For me the most important lesson low wage work does for a teenager is:
To understand how crappy the world treats low wage workers so they learn why they need a college degree.
It was the exact opposite for me, with the qualifier that these were physically demanding jobs (vs. cognitive, i.e. more Charles Murray’s Fishtown than Belmont) but they were well paying compared to other student jobs. A series of five summer jobs during my formative years were far more influential than the most poignant experiences in my professional career; at least they make for subjectively better allegories over drinks even for those with the same professional interests.
A series of six jobs not five. I seemed to have forgotten to at least count on my fingers if not type/write them out.
What I learned from low-wage jobs was that they were unpleasant, I couldn’t live very well on them, and I sure as hell didn’t want to do them for the rest of my life. If nothing else, they provided motivation to aspire to something better.
But I did learn how to work with my hands a bit, so it wasn’t as though I learned nothing concrete. This is fairly useful now that I’m a homeowner, actually.
I’ve never understood the cult-like devotion to their college, even decades later. I wonder how completely unaware of the world they were at 18 that college was so transforming. I was intellectually transformed by becoming educated, as in disciplined in intellect, regulated in emotions and established principles in Physics. But those years didn’t define my life as I grew up in high school. Perhaps I did it wrong.
I had worked since I was 14. I was always a reader pushing myself due to exposure to my brother during his college years seven years ahead of me. And like most of the students at my mostly commuter college, I had an active interest managing my education to pull myself out of poverty, i.e., in 1980, the Liberal Arts majors were not an option for someone wanting future income. Who knew Reagan would get the economy working after the 1970s experience we grew up with?
Working a couple of summers in construction provided the most powerful motivation to get back to school and study hard.
But they should still take a class now and then, hopefully without the classroom prison.
Bracing but I’m not really sold.
First, I’m not sure that spending the years of 18/19 hanging out with line cooks and day laborers means you’ll be exposed to fewer opportunities for bad choices than if you’re hanging out with fellow Introductory Micro students.
Second, my life experience has inclined me to believe that when it comes to drug and alcohol abuse, there’s a certain “chronicle of an addict foretold” quality to it. That is, by the age of 18, and likely much sooner, you’re either wired to be capable of self-regulation or not. If you’re not wired to be capable of managing dosage, then you need to be capable of abstention, and if you’re not, it’s only a matter of time before the opportunity for self-destruction presents itself. The lucky ones bounce when they hit bottom, and some find a way to break the cycle after that.
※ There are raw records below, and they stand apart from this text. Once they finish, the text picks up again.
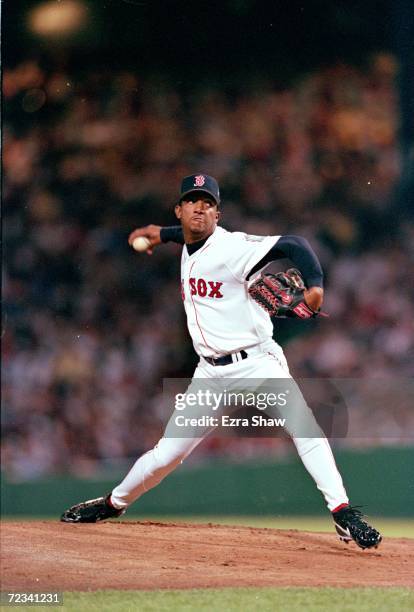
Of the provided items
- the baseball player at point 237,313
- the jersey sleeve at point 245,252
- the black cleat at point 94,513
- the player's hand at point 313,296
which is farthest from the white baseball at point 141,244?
the black cleat at point 94,513

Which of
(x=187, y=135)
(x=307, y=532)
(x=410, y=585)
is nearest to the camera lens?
(x=410, y=585)

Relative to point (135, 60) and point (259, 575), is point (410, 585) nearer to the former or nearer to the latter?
point (259, 575)

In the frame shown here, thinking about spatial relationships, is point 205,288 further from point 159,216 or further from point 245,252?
point 159,216

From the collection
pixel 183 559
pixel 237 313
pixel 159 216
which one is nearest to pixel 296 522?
pixel 183 559

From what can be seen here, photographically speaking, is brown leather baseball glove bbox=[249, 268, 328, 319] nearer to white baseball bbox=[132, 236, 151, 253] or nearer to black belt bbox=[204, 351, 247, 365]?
black belt bbox=[204, 351, 247, 365]

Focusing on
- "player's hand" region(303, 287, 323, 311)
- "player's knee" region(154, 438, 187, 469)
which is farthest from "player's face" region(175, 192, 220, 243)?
"player's knee" region(154, 438, 187, 469)

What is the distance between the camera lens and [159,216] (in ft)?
14.4

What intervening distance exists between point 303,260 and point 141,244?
1002 mm

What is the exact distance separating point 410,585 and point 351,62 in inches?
96.6

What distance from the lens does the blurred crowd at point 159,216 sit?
4309 mm

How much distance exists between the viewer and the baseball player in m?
3.84

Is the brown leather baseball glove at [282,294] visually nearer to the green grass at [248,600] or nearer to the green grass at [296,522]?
the green grass at [296,522]

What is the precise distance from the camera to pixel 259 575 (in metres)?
3.74

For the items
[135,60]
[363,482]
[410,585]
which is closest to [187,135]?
[135,60]
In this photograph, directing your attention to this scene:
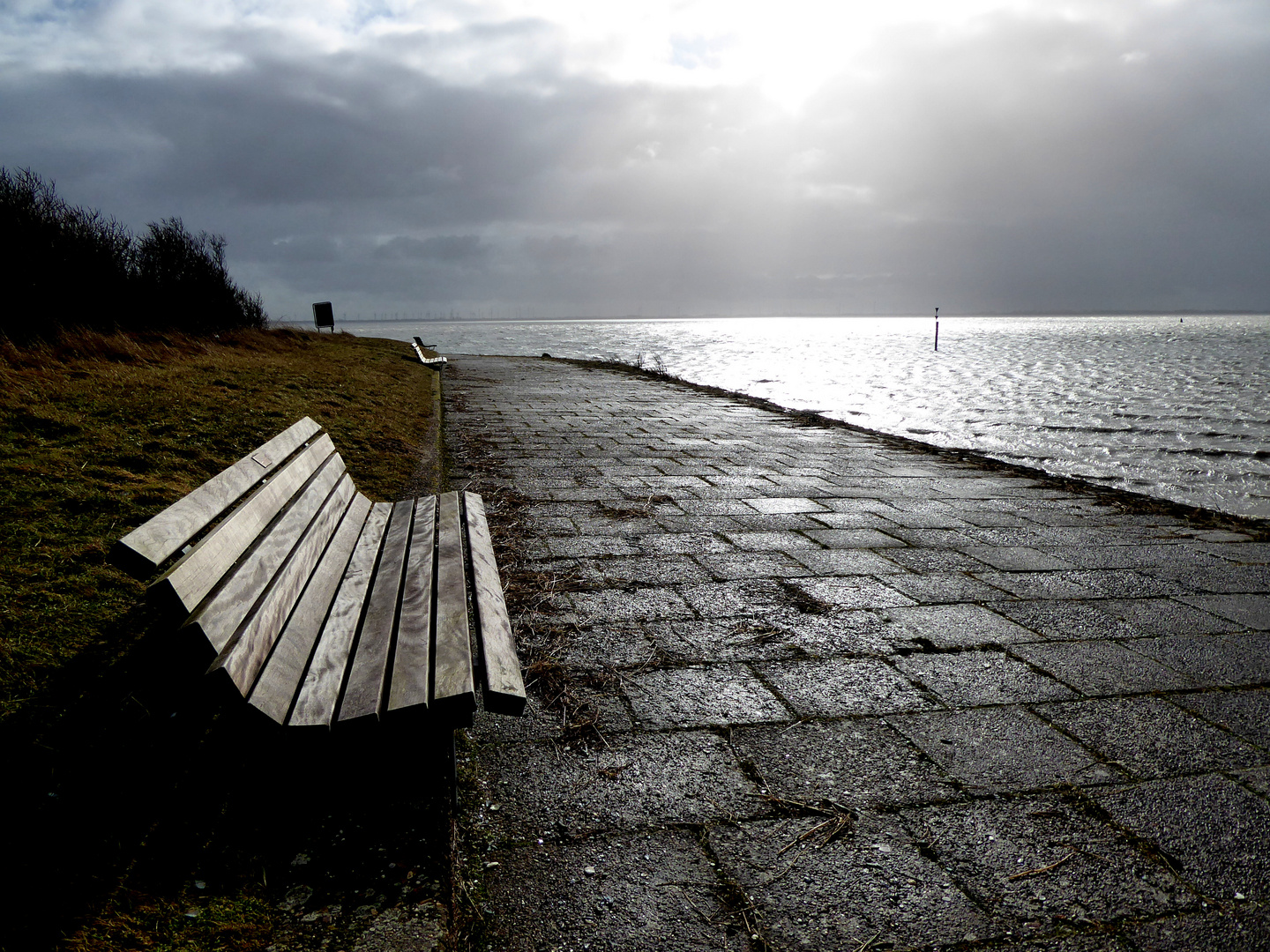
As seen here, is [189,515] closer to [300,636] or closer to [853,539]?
[300,636]

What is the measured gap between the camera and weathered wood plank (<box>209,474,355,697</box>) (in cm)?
179

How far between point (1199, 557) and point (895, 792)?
11.4ft

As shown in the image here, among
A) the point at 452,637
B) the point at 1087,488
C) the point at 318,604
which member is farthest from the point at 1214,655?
the point at 1087,488

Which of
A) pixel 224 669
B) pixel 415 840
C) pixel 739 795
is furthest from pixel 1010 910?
pixel 224 669

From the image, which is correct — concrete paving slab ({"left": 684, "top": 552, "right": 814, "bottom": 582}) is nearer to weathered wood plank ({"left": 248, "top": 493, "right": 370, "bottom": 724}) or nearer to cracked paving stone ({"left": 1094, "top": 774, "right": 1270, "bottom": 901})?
weathered wood plank ({"left": 248, "top": 493, "right": 370, "bottom": 724})

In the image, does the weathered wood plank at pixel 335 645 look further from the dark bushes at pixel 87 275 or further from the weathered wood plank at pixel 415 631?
the dark bushes at pixel 87 275

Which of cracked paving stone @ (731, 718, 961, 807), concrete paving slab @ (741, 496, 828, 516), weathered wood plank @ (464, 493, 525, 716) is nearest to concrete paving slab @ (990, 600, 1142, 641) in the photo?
cracked paving stone @ (731, 718, 961, 807)

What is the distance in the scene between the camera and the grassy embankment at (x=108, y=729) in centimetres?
164

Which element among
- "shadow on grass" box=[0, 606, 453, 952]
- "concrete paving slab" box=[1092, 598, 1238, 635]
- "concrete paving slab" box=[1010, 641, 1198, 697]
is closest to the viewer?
"shadow on grass" box=[0, 606, 453, 952]

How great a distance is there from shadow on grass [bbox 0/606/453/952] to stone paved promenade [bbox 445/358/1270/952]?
0.25m

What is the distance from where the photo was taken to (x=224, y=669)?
1701 millimetres

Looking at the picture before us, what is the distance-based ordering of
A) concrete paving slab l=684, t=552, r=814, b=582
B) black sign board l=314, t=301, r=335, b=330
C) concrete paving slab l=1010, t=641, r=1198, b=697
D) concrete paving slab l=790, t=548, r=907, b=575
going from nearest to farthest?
concrete paving slab l=1010, t=641, r=1198, b=697
concrete paving slab l=684, t=552, r=814, b=582
concrete paving slab l=790, t=548, r=907, b=575
black sign board l=314, t=301, r=335, b=330

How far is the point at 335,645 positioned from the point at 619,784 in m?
0.89

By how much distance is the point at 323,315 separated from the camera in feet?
94.4
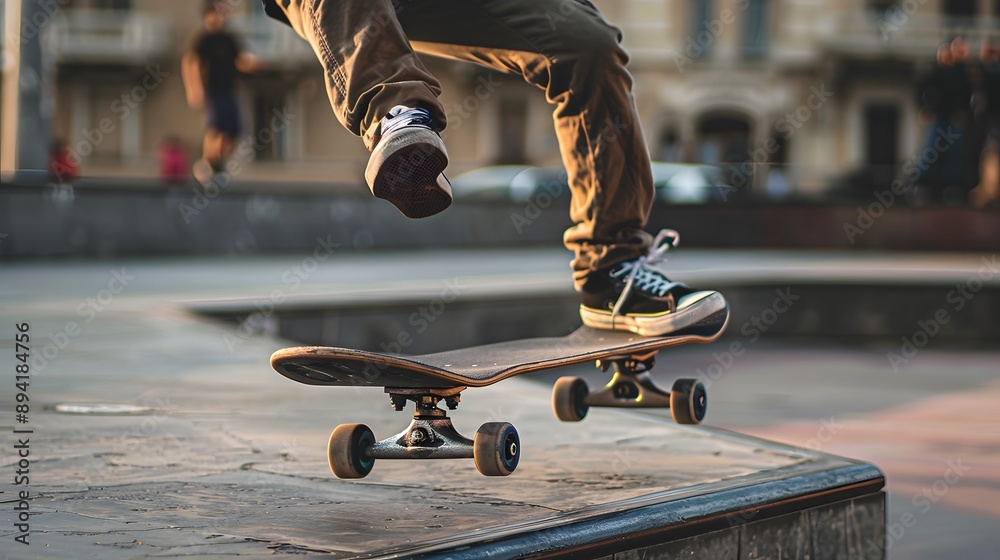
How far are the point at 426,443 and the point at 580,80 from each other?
915 millimetres

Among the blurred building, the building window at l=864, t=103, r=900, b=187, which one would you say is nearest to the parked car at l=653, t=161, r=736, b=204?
the blurred building

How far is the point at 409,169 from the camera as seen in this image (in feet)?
6.70

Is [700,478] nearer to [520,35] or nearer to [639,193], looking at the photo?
[639,193]

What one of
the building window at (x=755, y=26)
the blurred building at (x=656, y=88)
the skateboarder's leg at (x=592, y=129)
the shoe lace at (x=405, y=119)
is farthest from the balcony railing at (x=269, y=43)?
the shoe lace at (x=405, y=119)

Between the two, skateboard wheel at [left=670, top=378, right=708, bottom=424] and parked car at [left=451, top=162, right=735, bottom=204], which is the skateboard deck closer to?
skateboard wheel at [left=670, top=378, right=708, bottom=424]

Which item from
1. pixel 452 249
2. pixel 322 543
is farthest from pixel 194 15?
pixel 322 543

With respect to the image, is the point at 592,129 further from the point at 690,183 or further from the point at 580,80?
the point at 690,183

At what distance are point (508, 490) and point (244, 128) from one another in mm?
8773

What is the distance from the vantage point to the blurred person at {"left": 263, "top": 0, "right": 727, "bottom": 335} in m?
2.16

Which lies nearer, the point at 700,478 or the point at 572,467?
the point at 700,478

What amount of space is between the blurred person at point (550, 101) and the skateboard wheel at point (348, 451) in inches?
15.5

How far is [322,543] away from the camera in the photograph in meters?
1.69

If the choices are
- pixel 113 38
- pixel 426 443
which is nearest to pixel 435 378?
pixel 426 443

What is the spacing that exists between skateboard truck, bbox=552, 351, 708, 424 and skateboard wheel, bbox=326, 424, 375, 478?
28.5 inches
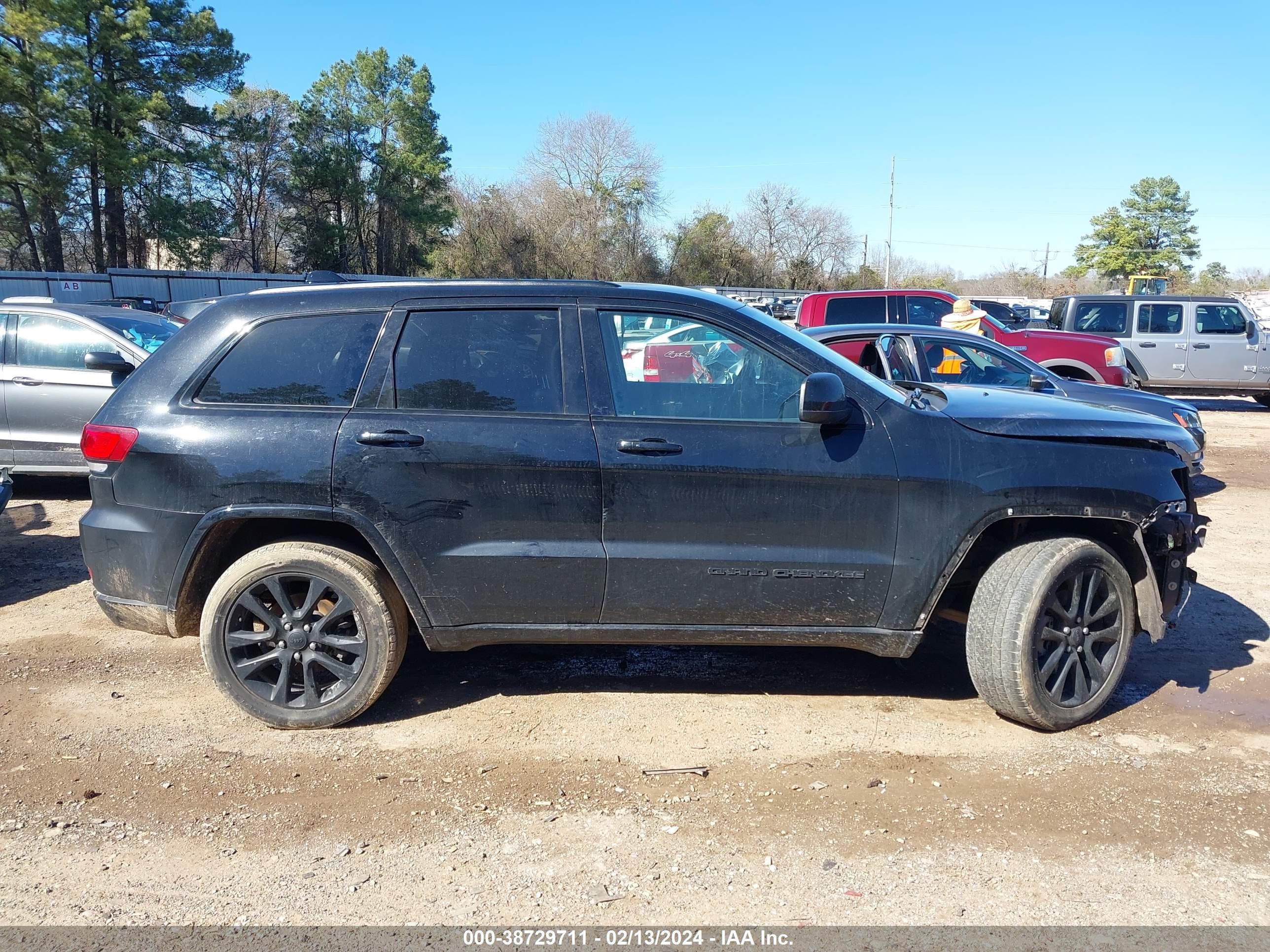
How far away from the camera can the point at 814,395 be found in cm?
367

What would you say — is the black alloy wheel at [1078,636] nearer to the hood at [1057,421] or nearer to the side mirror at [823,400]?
the hood at [1057,421]

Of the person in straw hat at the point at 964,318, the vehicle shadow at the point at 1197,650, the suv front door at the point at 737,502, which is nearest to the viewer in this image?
the suv front door at the point at 737,502

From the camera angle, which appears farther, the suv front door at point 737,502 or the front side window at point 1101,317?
the front side window at point 1101,317

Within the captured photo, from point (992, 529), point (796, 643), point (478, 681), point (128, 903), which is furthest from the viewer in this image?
point (478, 681)

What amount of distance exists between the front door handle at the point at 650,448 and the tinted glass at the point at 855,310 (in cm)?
967

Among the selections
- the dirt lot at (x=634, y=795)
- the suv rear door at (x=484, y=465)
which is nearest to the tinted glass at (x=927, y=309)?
the dirt lot at (x=634, y=795)

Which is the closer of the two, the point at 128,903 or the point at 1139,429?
the point at 128,903

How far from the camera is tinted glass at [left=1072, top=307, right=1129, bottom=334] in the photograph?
1611 cm

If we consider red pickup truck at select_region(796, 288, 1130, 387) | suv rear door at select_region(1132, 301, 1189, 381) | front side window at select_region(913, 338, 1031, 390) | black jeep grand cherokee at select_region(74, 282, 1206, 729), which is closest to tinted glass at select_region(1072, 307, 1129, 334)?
suv rear door at select_region(1132, 301, 1189, 381)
What the good doctor is talking about is to some degree focused on what I think is a tiny slice of people–the ones who succumb to accidental overdoses or similar things, as opposed to ills of chronic abuse. In my experience, most/all of these are as much a result of black-market dynamics as anything else. No one would choose crystal meth if coke was legal, and many/most people who die from Fentanyl poisonings thought they were taking something else.
Are non-college-attending 18-20 year olds less likely than college students to abuse alcohol and drugs? I would be surprised if that were the case. I thought that the myth that colleges are hotbeds of sexual assault has also been debunked, i.e., it turns out that non-college-attending women are more likely to be assaulted than college-attending women of the same age. I am also skeptical that book-smart-but-sheltered kids are more likely to abuse alcohol and drugs than those that have lots of practical life experience working “menial” jobs. While they may not have been “well rounded”, the book nerds that I knew in college were not the troublemakers. Most of them have turned out ok too, by the way.